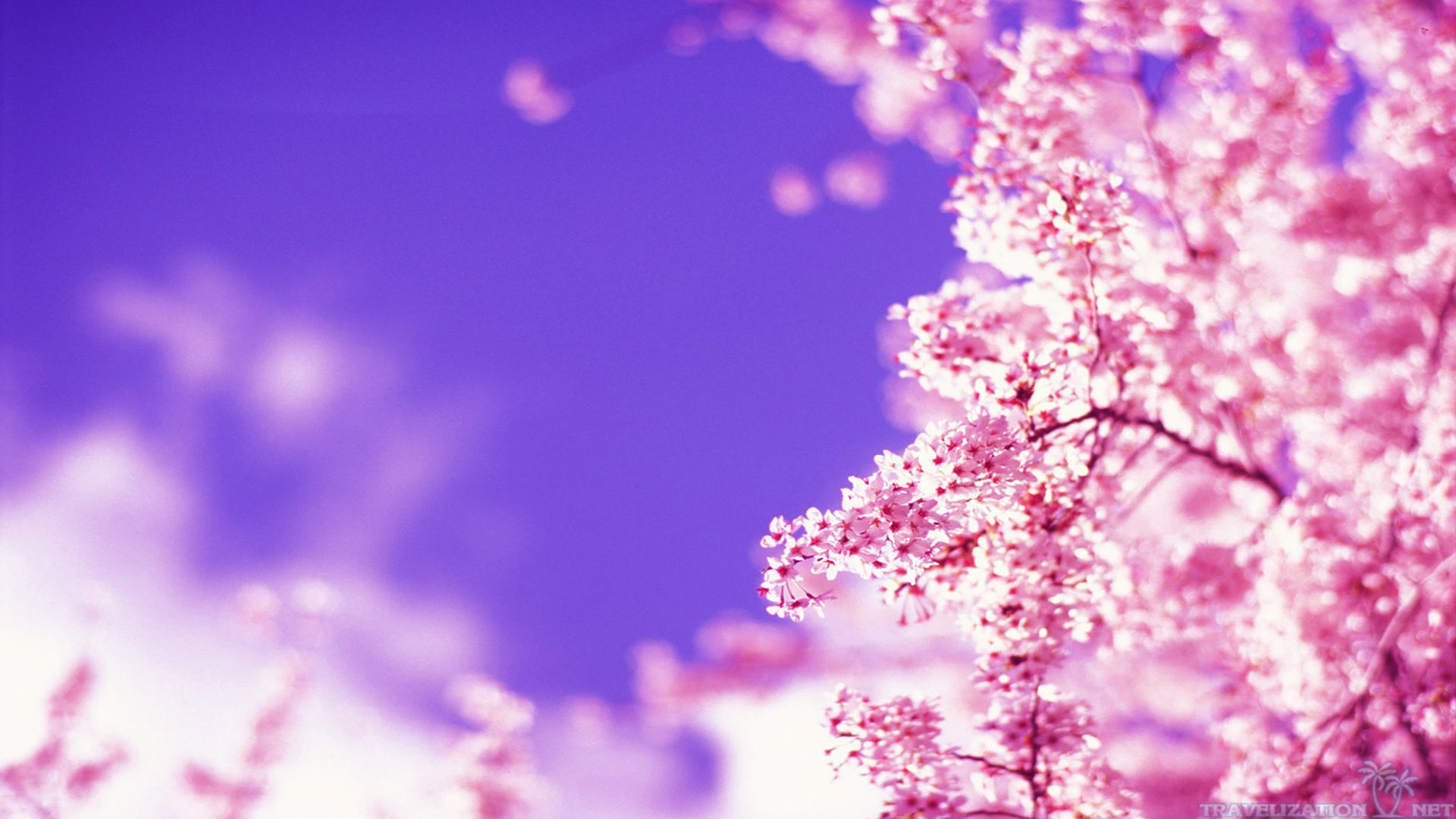 Beautiful Spring Wallpapers Page 1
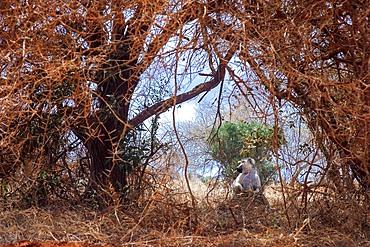 Vervet monkey Chlorocebus pygerythrus sitting on bare earth in Tsavo National Park Kenya
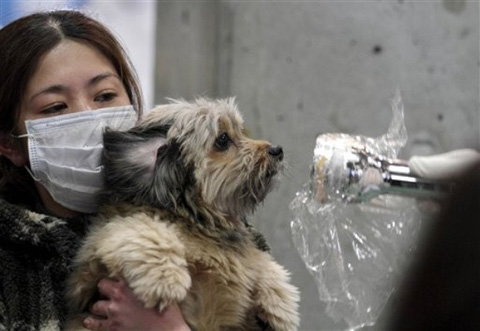 Japan_earthquake_dog_radiation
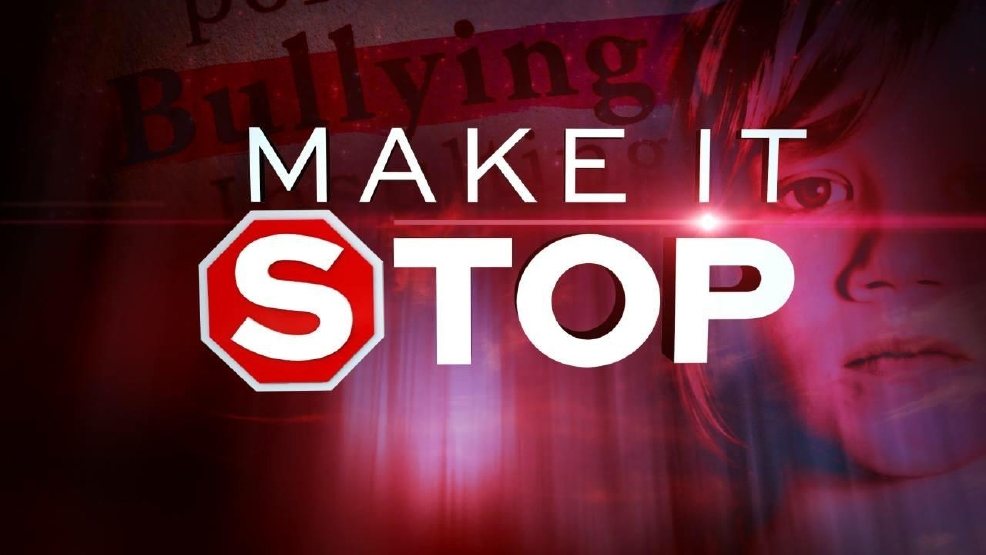 Make It Stop: Cyberbullying pushes some to suicide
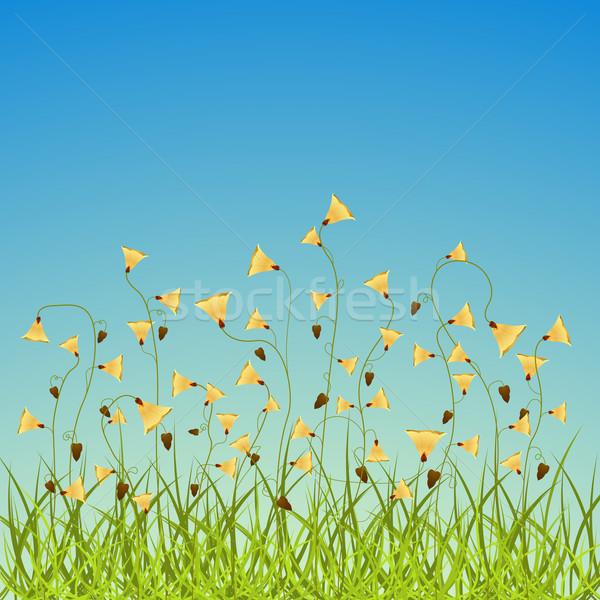 Tavaszi virágok mező absztrakt vektor művészet illusztráció Stock fotó © robertosch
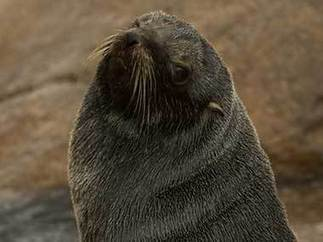 Climate change-linked food shortage ravaging Antarctic fur seals, says study | Climate change challenges | Scoop.it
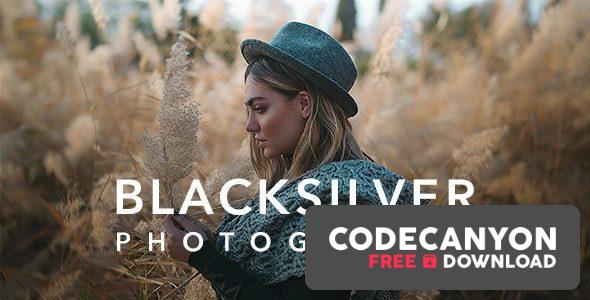 Download Blacksilver v8.4.4 – Photography Theme for WordPress Free / Nulled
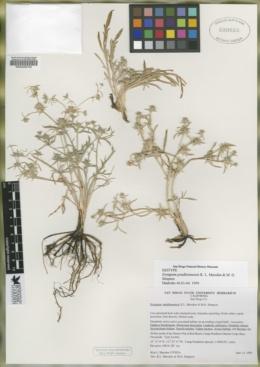 Image of Eryngium pendletonensis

++++++++++++++++++++

PROBLEM DETAILS —
In your copy, reproduce the data above exactly and skip every picture.

SOLUTION FOR THIS TASK —
 Beautiful Spring Wallpapers Page 1
 Vervet monkey Chlorocebus pygerythrus sitting on bare earth in Tsavo National Park Kenya
 Japan_earthquake_dog_radiation
 Make It Stop: Cyberbullying pushes some to suicide
 Tavaszi virágok mező absztrakt vektor művészet illusztráció Stock fotó © robertosch
 Climate change-linked food shortage ravaging Antarctic fur seals, says study | Climate change challenges | Scoop.it
 Download Blacksilver v8.4.4 – Photography Theme for WordPress Free / Nulled
 Image of Eryngium pendletonensis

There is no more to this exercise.